Stored data:

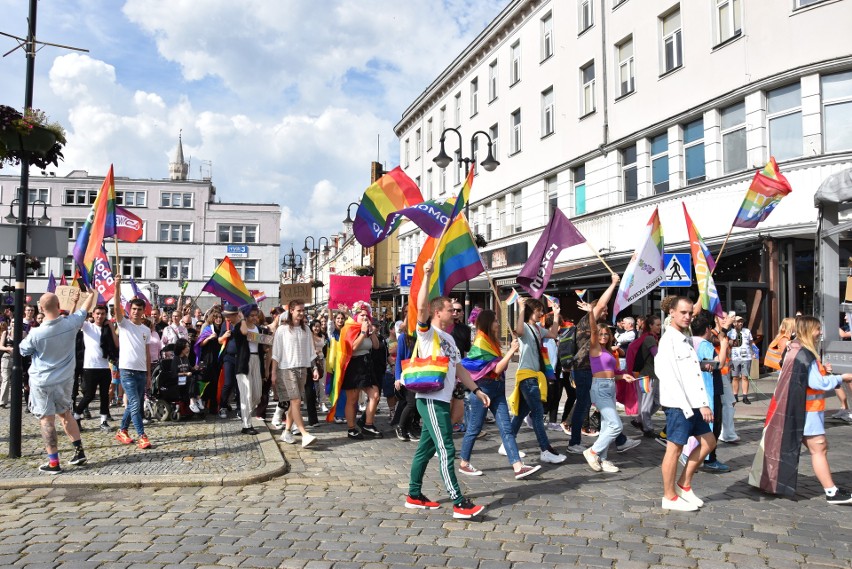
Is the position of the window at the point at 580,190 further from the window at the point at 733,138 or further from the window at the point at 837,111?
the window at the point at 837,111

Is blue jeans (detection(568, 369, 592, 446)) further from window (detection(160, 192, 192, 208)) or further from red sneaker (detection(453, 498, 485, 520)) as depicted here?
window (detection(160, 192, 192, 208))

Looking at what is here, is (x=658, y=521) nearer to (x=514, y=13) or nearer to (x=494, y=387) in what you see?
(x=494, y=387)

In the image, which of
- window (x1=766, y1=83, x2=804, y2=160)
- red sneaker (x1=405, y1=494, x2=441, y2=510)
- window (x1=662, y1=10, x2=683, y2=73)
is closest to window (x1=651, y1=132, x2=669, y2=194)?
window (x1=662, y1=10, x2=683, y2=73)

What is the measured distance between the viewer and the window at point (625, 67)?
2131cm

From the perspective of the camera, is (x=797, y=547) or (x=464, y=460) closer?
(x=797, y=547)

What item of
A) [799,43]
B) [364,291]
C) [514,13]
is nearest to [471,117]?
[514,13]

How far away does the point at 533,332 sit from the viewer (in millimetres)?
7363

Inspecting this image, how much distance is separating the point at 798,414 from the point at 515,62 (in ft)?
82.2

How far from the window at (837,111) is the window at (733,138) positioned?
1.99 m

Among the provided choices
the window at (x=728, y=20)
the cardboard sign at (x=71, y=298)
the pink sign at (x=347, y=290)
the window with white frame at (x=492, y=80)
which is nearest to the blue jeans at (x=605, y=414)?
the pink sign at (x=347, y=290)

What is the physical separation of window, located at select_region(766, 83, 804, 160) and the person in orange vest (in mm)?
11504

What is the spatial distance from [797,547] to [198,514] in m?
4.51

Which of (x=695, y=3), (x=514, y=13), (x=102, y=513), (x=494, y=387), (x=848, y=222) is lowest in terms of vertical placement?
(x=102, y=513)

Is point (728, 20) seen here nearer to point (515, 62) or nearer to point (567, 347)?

■ **Task to carry out**: Rewrite every row above, replacing "nearer to" with "closer to" and keeping everything else the same. Leave out the pictures.

■ **The answer**:
Is the position of the window at the point at 580,190 further from the window at the point at 733,138 or further from the window at the point at 837,111?
the window at the point at 837,111

Is blue jeans (detection(568, 369, 592, 446)) further from window (detection(160, 192, 192, 208)) or further from red sneaker (detection(453, 498, 485, 520)) as depicted here?
window (detection(160, 192, 192, 208))

Looking at what is here, is (x=658, y=521) closer to (x=514, y=13) or closer to (x=494, y=387) in what you see?
(x=494, y=387)

In the image, which of
- window (x1=766, y1=83, x2=804, y2=160)
- red sneaker (x1=405, y1=494, x2=441, y2=510)
- window (x1=662, y1=10, x2=683, y2=73)
is closest to window (x1=651, y1=132, x2=669, y2=194)?
window (x1=662, y1=10, x2=683, y2=73)

What is the measured distance between the viewer and the window at point (625, 67)?
2131cm

From the perspective of the camera, is (x=797, y=547) or (x=464, y=460) closer?
(x=797, y=547)

What item of
A) [799,43]
B) [364,291]
C) [514,13]
is nearest to [471,117]?
[514,13]

How far away does the point at 533,332 sit from the viewer (in millimetres)?
7363

Inspecting this image, how much distance is separating the point at 798,414 from the point at 515,62 (in ft)?
82.2

How far from the window at (837,111) is the window at (733,138) positioned?
1.99 m

Among the provided choices
the window at (x=728, y=20)
the cardboard sign at (x=71, y=298)
the pink sign at (x=347, y=290)
the window with white frame at (x=492, y=80)
which is nearest to the blue jeans at (x=605, y=414)?
the pink sign at (x=347, y=290)

What is the physical separation of window, located at select_region(766, 83, 804, 160) and the person in orange vest (in mm)?
11504

What is the spatial distance from [797,547] to [198,514] in m?
4.51

Which of (x=695, y=3), (x=514, y=13), (x=102, y=513), (x=494, y=387), (x=848, y=222) is lowest in terms of vertical placement?
(x=102, y=513)

Is point (728, 20) seen here closer to point (515, 62) or closer to point (567, 347)?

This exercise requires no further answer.